For enterprise tech leaders tracking APAC exposure, this matters beyond the immediate price moves. Hong Kong-listed Chinese tech stocks offer different regulatory exposure than mainland listings, but not immunity. Tax policy changes affect enterprise software spending and cloud adoption patterns across the region.
AI reality check
The timing isn't coincidental. Global tech stocks face valuation pressure as investors reassess AI-driven growth assumptions. Anthropic's legal automation tools sparked concerns about software company moats, while reports of tension between Nvidia and OpenAI added uncertainty.

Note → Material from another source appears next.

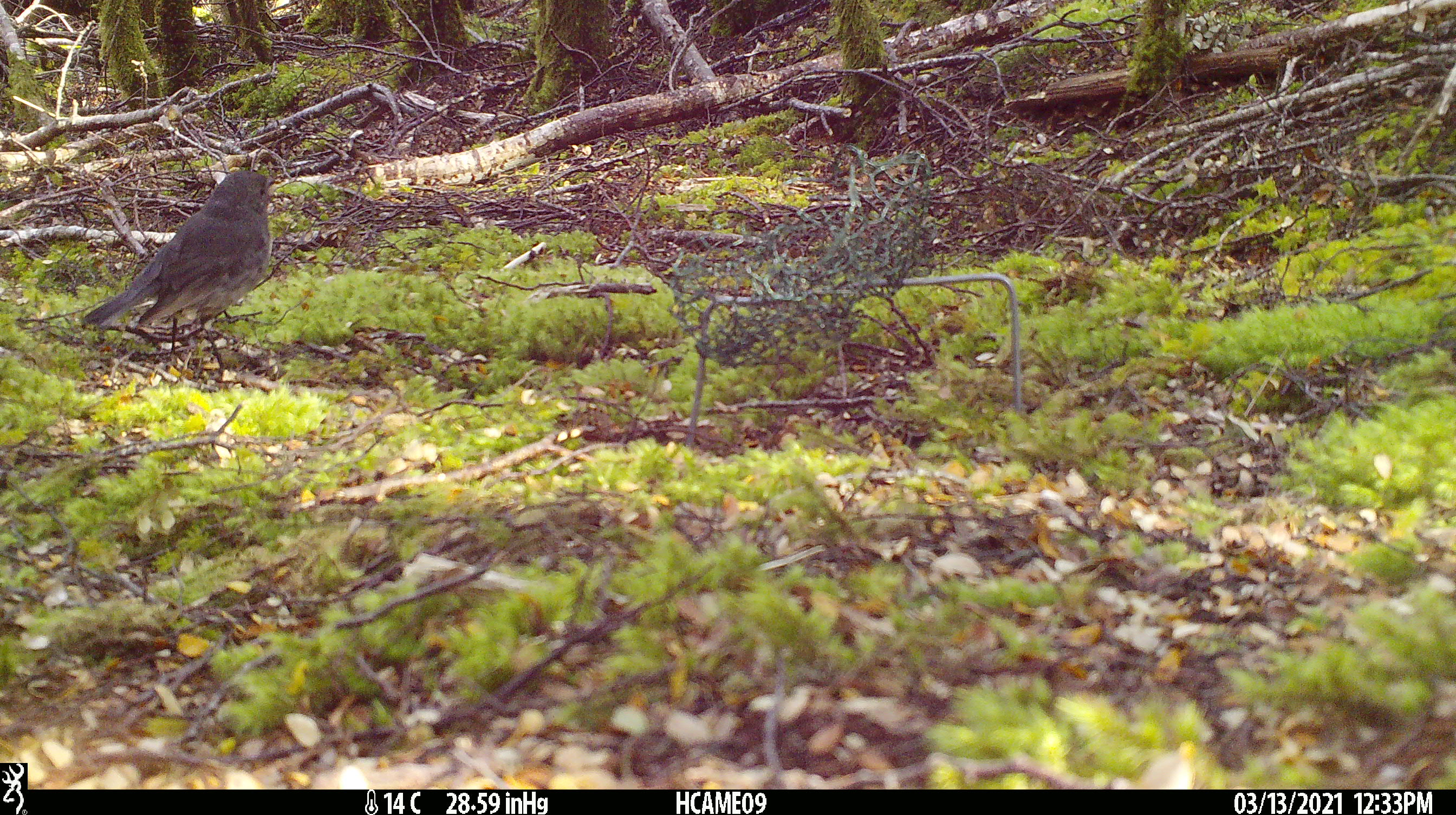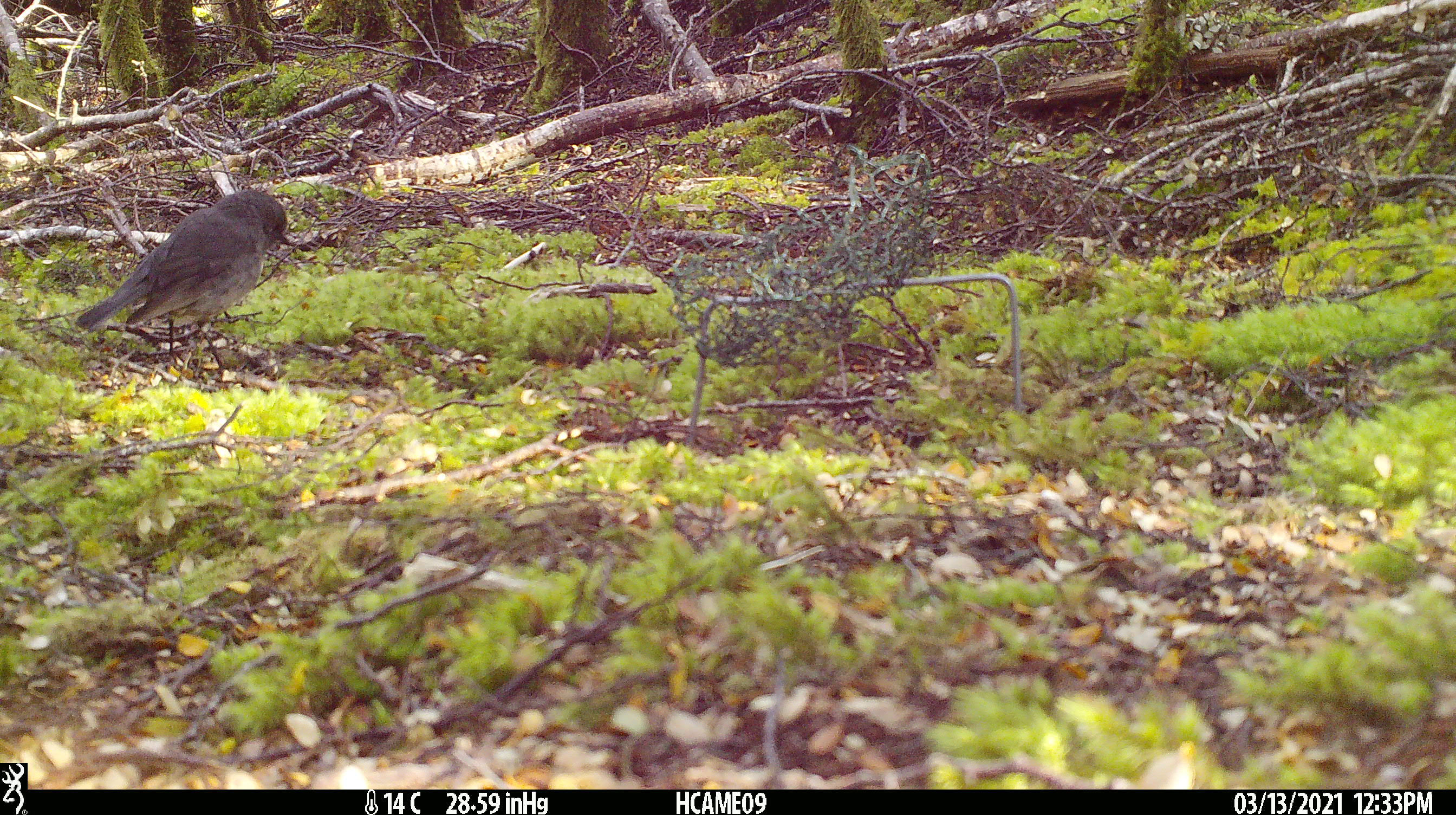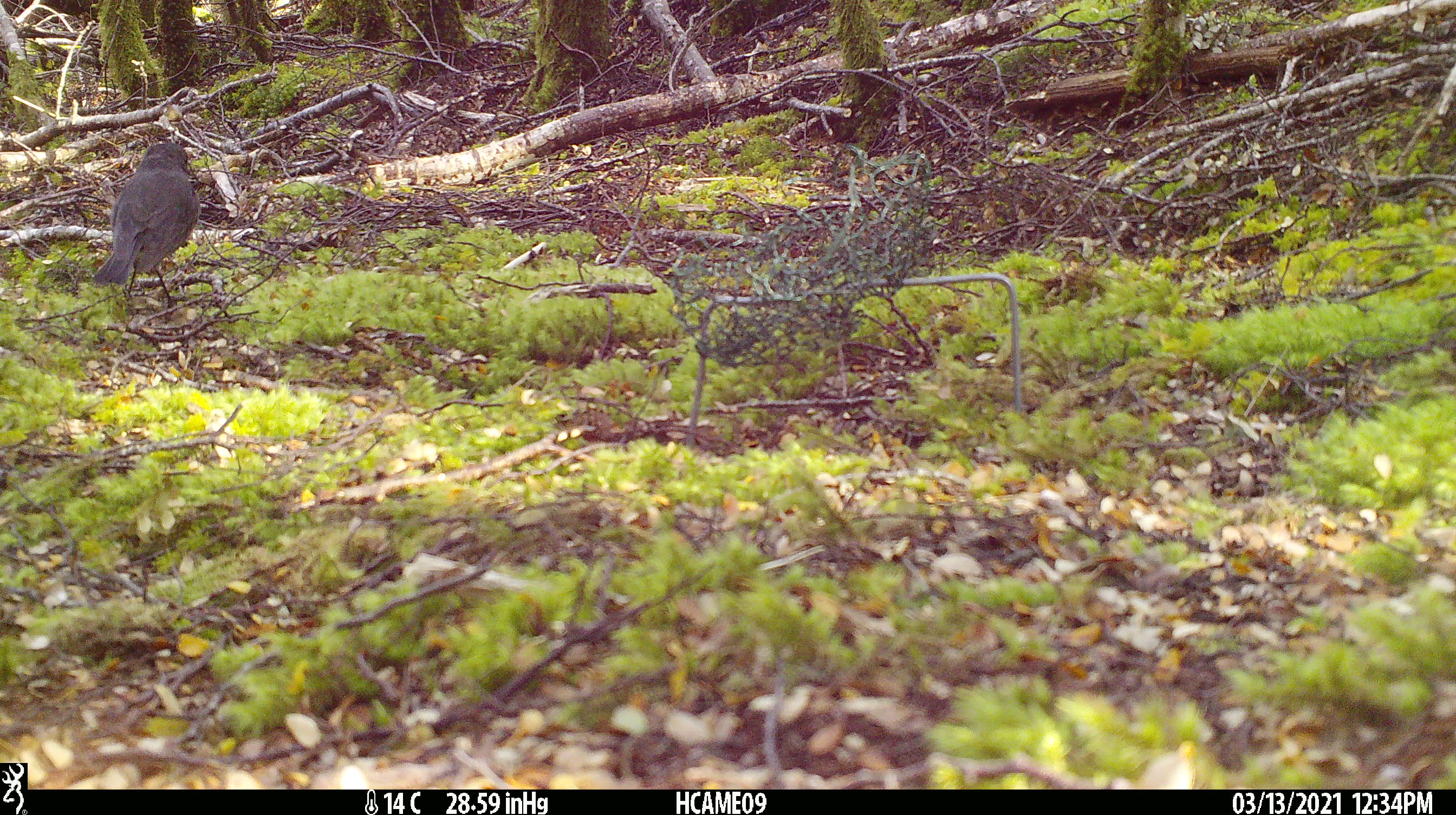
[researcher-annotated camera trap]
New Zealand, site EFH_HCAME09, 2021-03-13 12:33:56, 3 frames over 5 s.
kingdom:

The Hang Seng Tech Index has underperformed the broader Hang Seng Index by 11 percentage points over three months. Stretched valuations made the sector vulnerable when sentiment shifted.
Baidu bucked the trend, gaining 0.1% after announcing a $5 billion buyback and new dividend. That's the playbook when growth narratives wobble: return cash, prove you're real.
What enterprise leaders should watch
Three things matter here:
- Tax policy clarity: Actual implementation details, not speculation
- Earnings season: Whether fundamentals support current valuations
- Global tech rotation: This could be healthy correction or start of broader reassessment
The pattern is familiar. Regulatory uncertainty plus valuation concerns equals volatility. The question is whether this is noise or signal about enterprise tech spending in China's largest market.